I sometimes forget that many readers don’t understand the leanness of CityBeat’s operation. There are 14 people working in our office, not all of them full-time. Six of the 14 work in the editorial department, not all of us full-time. The rest of those folks you see closer to the beginning of our staff box at the bottom of this page are freelance contributors who get paid per piece of work.
Together, these contributors form one of the legs of the stool that is CityBeat. They are responsible for the content on more than a third of this paper’s pages every week. What gets me most about them—maybe more than their abundant talent—is their loyalty. Even with that quaint little paycheck they get, even as I ask the regular contributors not to write about the same general subject matter for other local publications that they write for us, they stick with us. I think it’s because they enjoy it, but it’s also because they give a damn about the mission we’re on. There’s a special place in that lump in my throat for my longtime contributors—and, yes, I’m sure it’s not remnants of Thanksgiving dinner.
Columnist Edwin Decker has been with us so long he actually precedes us. Yeah, he was here when we arrived, writing for SLAMM magazine, the thing we were before we were this thing. And we became this thing in 2002. He’s written more than 300 irreverent, provocative columns in that time. Meanwhile, we used a handful of film writers during our first three years. And during the ensuing six-plus years, we’ve used one, Anders Wright, and you’ll never meet a more agreeable human being. He’s authored more than 300 film reviews and seemingly millions of quippy little movie blurbs.
Four months after Wright’s tenure began, columnist D.A. Kolodenko’s stint started. He’s since written roughly 150 columns. A year after Kolodenko joined, we convinced another columnist, Aaryn Belfer, to come aboard. I’m guessing she’s written about 130 columns. Politics columnist John R. Lamb was with us when we published Issue No. 1 on Aug. 21, 2002, and continued for a few years before embarking on a stint at City Hall. He rejoined us as a biweekly writer nearly four years ago. Enrique Limón started writing for CityBeat a couple months later, probably losing money for most of his tenure because so much of it was writing about experiences in bars.
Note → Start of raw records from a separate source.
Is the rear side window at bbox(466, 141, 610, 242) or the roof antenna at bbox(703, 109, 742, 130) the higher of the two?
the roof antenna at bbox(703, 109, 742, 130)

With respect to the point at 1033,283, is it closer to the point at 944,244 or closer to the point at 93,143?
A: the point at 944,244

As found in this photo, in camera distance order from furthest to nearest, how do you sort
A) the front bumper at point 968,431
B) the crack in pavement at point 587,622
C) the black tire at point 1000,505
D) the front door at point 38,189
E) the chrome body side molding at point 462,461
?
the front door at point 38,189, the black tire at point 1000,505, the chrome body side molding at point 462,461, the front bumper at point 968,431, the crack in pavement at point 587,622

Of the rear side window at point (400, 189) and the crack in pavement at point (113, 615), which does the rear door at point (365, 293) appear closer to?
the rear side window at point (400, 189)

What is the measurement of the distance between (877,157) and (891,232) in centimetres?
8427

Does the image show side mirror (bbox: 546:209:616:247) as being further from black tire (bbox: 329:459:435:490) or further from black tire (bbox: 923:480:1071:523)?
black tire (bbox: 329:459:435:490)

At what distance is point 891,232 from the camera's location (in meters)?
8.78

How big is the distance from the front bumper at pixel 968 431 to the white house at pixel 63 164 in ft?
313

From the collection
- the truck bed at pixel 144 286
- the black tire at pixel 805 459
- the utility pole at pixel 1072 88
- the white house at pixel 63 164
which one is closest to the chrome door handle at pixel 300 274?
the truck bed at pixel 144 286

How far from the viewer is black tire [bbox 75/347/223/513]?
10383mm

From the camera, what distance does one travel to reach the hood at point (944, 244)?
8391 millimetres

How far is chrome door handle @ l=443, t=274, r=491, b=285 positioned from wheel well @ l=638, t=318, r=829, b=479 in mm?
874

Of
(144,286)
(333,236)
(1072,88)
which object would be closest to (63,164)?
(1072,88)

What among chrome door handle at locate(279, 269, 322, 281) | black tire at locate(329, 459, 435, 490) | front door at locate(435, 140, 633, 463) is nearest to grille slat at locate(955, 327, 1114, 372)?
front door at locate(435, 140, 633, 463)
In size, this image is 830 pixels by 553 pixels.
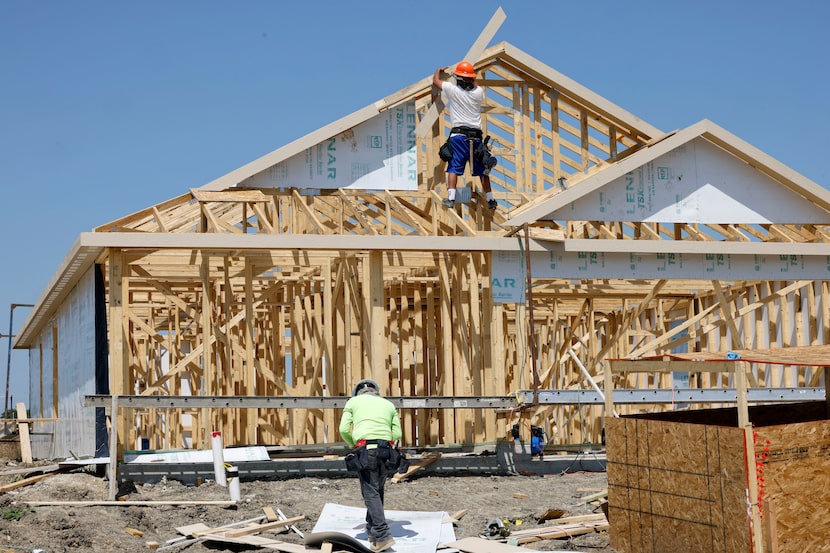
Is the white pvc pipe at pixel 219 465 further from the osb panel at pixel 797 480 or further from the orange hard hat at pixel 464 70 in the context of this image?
the osb panel at pixel 797 480

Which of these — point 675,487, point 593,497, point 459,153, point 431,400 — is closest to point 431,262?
point 459,153

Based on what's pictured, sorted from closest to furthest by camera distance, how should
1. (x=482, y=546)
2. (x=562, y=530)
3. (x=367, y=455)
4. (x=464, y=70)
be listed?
(x=482, y=546), (x=367, y=455), (x=562, y=530), (x=464, y=70)

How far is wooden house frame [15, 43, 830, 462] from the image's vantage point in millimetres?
16359

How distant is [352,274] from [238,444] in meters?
4.06

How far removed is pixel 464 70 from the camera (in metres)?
16.8

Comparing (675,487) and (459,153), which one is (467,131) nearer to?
(459,153)

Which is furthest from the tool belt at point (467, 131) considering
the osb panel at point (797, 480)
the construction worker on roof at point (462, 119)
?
the osb panel at point (797, 480)

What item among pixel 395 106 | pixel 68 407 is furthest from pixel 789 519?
pixel 68 407

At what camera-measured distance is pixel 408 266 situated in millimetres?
18609

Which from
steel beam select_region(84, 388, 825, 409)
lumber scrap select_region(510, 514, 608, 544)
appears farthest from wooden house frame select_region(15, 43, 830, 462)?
lumber scrap select_region(510, 514, 608, 544)

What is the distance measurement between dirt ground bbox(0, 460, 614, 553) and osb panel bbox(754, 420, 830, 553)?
199cm

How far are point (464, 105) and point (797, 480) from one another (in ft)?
29.1

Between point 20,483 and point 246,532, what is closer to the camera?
point 246,532

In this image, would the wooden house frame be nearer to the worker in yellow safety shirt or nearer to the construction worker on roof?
the construction worker on roof
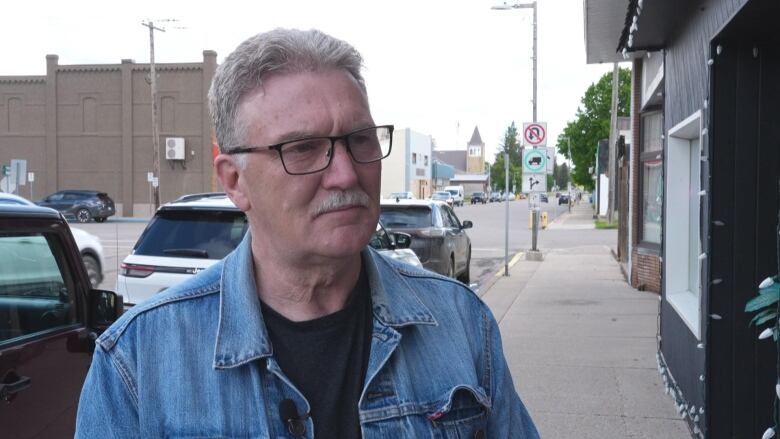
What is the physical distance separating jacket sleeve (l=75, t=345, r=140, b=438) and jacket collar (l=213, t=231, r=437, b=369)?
203 millimetres

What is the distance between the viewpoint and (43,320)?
377cm

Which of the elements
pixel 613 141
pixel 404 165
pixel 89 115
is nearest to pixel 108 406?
pixel 613 141

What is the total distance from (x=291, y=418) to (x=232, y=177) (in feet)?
1.97

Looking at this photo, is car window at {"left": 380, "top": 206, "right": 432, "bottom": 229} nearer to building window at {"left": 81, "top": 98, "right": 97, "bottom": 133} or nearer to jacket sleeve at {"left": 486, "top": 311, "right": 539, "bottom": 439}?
jacket sleeve at {"left": 486, "top": 311, "right": 539, "bottom": 439}

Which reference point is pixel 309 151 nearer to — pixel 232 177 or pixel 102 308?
pixel 232 177

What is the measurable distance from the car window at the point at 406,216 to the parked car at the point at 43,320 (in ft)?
30.5

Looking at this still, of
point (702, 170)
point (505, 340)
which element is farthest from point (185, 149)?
point (702, 170)

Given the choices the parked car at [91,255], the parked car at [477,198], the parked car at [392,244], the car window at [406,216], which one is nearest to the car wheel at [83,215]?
the parked car at [91,255]

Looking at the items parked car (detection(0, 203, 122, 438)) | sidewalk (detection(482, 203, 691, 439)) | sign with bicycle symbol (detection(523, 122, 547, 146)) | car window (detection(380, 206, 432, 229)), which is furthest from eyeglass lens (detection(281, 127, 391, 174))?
sign with bicycle symbol (detection(523, 122, 547, 146))

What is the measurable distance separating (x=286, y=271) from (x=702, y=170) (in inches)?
156

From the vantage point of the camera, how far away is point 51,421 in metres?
3.44

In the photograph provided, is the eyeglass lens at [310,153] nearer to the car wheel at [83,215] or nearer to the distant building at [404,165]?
the car wheel at [83,215]

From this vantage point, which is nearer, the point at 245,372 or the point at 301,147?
the point at 245,372

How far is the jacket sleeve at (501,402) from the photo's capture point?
6.12ft
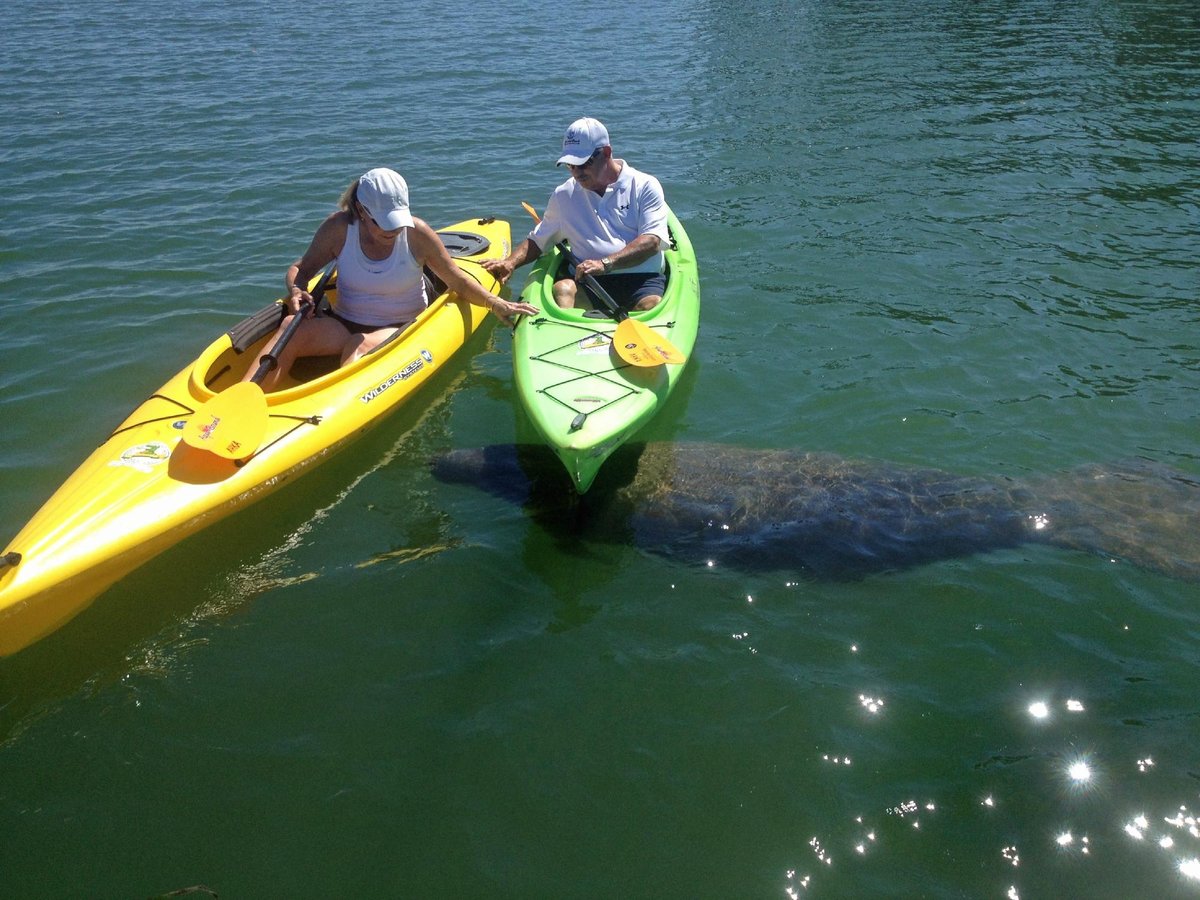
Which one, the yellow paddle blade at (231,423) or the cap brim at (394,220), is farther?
the cap brim at (394,220)

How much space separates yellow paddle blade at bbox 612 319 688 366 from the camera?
582 centimetres

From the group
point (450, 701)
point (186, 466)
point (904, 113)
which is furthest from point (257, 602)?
point (904, 113)

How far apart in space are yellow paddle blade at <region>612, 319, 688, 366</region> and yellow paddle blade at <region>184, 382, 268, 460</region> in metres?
2.22

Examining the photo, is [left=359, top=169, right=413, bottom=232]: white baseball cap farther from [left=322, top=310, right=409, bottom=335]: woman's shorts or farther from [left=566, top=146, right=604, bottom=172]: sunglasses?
[left=566, top=146, right=604, bottom=172]: sunglasses

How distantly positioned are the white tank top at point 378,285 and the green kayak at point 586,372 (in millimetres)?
Answer: 856

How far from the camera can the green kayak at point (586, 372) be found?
5098 mm

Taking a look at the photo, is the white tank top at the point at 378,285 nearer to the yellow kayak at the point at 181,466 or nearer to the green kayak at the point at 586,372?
the yellow kayak at the point at 181,466

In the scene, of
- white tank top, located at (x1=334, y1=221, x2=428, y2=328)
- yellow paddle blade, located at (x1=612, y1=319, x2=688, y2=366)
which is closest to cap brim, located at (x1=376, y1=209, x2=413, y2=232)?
white tank top, located at (x1=334, y1=221, x2=428, y2=328)

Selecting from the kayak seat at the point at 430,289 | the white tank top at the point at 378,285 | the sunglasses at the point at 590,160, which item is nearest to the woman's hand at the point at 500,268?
the kayak seat at the point at 430,289

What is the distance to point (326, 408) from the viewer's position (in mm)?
5781

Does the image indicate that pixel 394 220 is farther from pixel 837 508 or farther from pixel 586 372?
pixel 837 508

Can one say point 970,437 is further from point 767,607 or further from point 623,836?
point 623,836

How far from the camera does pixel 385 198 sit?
5.84 m

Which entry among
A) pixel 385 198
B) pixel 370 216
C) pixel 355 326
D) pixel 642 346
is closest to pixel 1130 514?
pixel 642 346
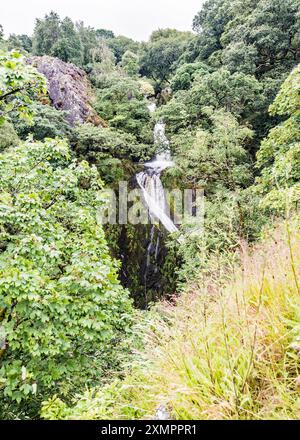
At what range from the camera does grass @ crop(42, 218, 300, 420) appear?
172 centimetres

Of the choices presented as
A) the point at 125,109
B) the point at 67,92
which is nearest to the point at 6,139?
the point at 67,92

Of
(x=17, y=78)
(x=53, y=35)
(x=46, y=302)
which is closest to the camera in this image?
(x=17, y=78)

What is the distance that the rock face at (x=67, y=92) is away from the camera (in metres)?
18.2

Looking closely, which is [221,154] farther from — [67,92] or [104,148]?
[67,92]

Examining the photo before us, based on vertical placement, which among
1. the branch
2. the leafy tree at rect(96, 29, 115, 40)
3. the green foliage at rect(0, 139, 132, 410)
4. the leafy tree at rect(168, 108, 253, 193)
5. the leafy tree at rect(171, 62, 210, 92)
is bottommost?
the green foliage at rect(0, 139, 132, 410)

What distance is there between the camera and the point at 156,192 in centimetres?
1531

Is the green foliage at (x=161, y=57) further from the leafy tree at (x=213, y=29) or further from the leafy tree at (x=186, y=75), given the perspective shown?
the leafy tree at (x=186, y=75)

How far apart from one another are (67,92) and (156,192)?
867cm

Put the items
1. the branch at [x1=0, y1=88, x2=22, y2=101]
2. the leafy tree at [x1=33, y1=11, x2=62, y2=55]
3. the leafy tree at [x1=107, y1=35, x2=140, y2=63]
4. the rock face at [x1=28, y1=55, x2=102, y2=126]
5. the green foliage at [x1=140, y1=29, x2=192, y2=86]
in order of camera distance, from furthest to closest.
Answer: the leafy tree at [x1=107, y1=35, x2=140, y2=63] < the green foliage at [x1=140, y1=29, x2=192, y2=86] < the leafy tree at [x1=33, y1=11, x2=62, y2=55] < the rock face at [x1=28, y1=55, x2=102, y2=126] < the branch at [x1=0, y1=88, x2=22, y2=101]

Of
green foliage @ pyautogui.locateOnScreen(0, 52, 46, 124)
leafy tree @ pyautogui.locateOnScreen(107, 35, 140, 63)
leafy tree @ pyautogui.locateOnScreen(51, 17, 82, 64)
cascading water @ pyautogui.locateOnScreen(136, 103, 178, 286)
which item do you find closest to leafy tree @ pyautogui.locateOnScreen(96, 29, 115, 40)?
leafy tree @ pyautogui.locateOnScreen(107, 35, 140, 63)

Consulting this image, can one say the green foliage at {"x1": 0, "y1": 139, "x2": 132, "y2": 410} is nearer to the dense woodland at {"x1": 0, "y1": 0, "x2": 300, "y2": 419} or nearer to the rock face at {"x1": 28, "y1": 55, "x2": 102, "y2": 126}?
the dense woodland at {"x1": 0, "y1": 0, "x2": 300, "y2": 419}
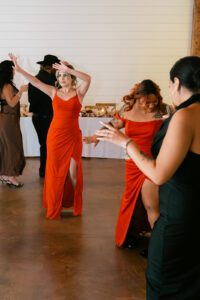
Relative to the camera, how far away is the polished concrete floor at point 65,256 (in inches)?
74.4

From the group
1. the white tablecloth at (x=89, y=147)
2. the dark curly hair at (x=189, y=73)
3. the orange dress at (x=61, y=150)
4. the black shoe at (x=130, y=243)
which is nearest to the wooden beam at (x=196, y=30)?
the white tablecloth at (x=89, y=147)

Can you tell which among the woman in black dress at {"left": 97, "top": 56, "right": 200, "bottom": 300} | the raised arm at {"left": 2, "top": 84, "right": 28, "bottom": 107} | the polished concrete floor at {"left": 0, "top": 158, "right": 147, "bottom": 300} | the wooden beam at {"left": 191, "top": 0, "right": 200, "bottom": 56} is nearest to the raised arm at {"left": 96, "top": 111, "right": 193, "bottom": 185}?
the woman in black dress at {"left": 97, "top": 56, "right": 200, "bottom": 300}

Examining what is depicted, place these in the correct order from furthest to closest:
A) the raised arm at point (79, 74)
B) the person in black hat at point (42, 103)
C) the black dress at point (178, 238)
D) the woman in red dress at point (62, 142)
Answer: the person in black hat at point (42, 103), the woman in red dress at point (62, 142), the raised arm at point (79, 74), the black dress at point (178, 238)

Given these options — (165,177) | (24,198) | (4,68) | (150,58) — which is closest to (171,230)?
(165,177)

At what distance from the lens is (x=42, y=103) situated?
4.45 meters

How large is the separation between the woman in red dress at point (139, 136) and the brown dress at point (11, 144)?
2.14 metres

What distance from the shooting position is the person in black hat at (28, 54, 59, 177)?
4227 mm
Seth Combs was a freelance music writer for us starting in 2004, later joining our full-time staff for a spell and now contributing on a freelance basis again.
These are our long-timers—along with occasional music writer Dryw Keltz, who started in the SLAMM days, and Jim Ruland, who also wrote about music for us for many years and recently started writing more regularly about books, and music and culture writer AnnaMaria Stephens. And now our retail-shopping columnist, Clea Hantman, has already been with us for more than two years. We hope newer folks like Jenny Montgomery, Ian Cheesman, Marie Tran-McCaslin and Amy Granite become longtimers.
The original pitch to our contributors was that as CityBeat established itself in the local market, and as advertisers gradually realized they needed to be in this paper, the measly pay would grow, little by little. Well, thanks to the recession, which seemed to hit just as we’d started to make some headway, that measly pay hasn’t grown much at all. Yet, these talented people are still with us—through the very little thick and a whole lot of thin.
It almost makes me want to forgive each of them for the next missed deadline. Almost.